The cabinet decision removes the right of decision from the minister of defense and grants it unconditionally to the haredi man himself.
The petitioners also said the cabinet decision violated the Basic Law: Freedom and Equality as well as a 1998 High Court ruling that determined that the arrangement whereby draftage haredi men could be exempted from military service had to be based on laws rather than secondary legislation.
Although the two petitions raised similar arguments, Hiddush stressed the alleged illegality in the way the cabinet decision was made.
“We believe it is absolutely clear that no public authority with legal powers may apply them in the way that the cabinet approved the decision,” wrote attorney Yehoshua Schoffman, a former deputy attorney-general, who represents Hiddush.

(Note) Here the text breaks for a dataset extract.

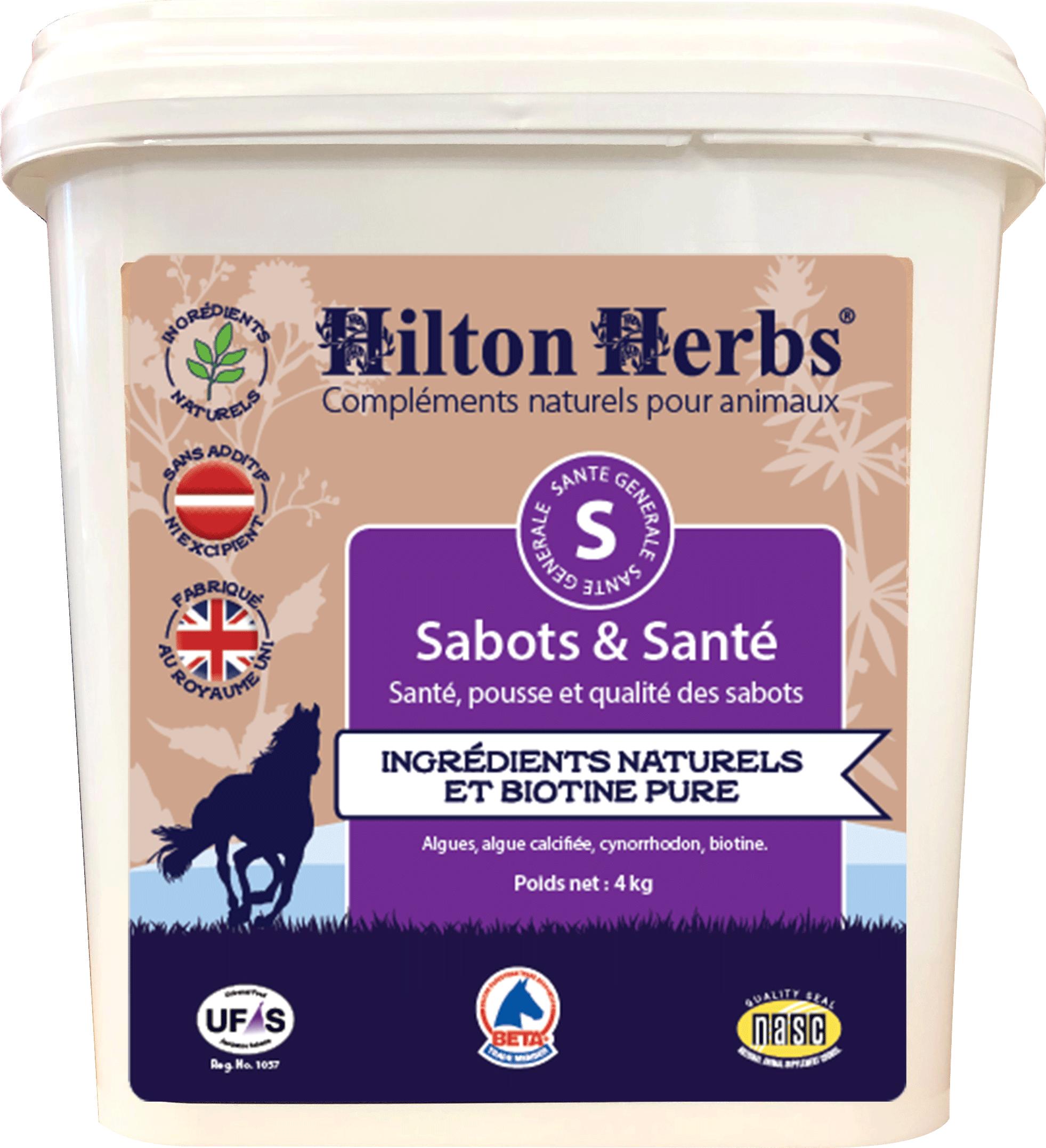 Complément Sabots et Santé à la biotine pour chevaux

“A decision-making procedure such as this is inconceivable, that is, one in which a public authority gathers dozens of different and diverse issues that the law has authorized it to deal with and instead of examining each issue individually, decides on the entire package en bloc.”
The Movement for Quality Government stressed the fact that the cabinet decision contradicted an existing law, and said that the law was not a dead letter.

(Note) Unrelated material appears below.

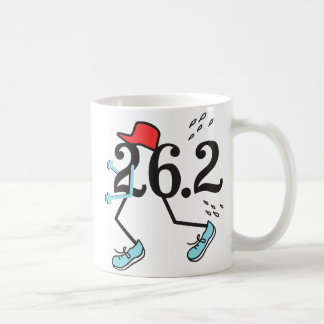 Corredor de maratón divertido 26,2 - regalos para taza básica blanca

The minister of defense actually did use his discretionary powers to decide which haredi applicant should serve in the army and which could substitute public service for army service, wrote attorneys Eliad Shraga, Tzroya Meidad- Luzon and Dafna Kiro- Cohen. The law had insisted on this to emphasize that military service was more important than public service and that the defense minister, who knew the army’s needs, should be able to determine whether some of the applicants were particularly needed by the army to fill its needs, they wrote.
Not only that, but although the law permits the minister of defense to consider allowing draft-age haredi men to perform public service from the age of 22, the defense minister until now has only allowed those between the ages of 22-26 who are married and have at least one child to do so. He only began to consider the requests of single haredi men from the age of 26.
The cabinet decision allows any draft-age haredi man 22 years of age and older to choose public service, whether he is married or not.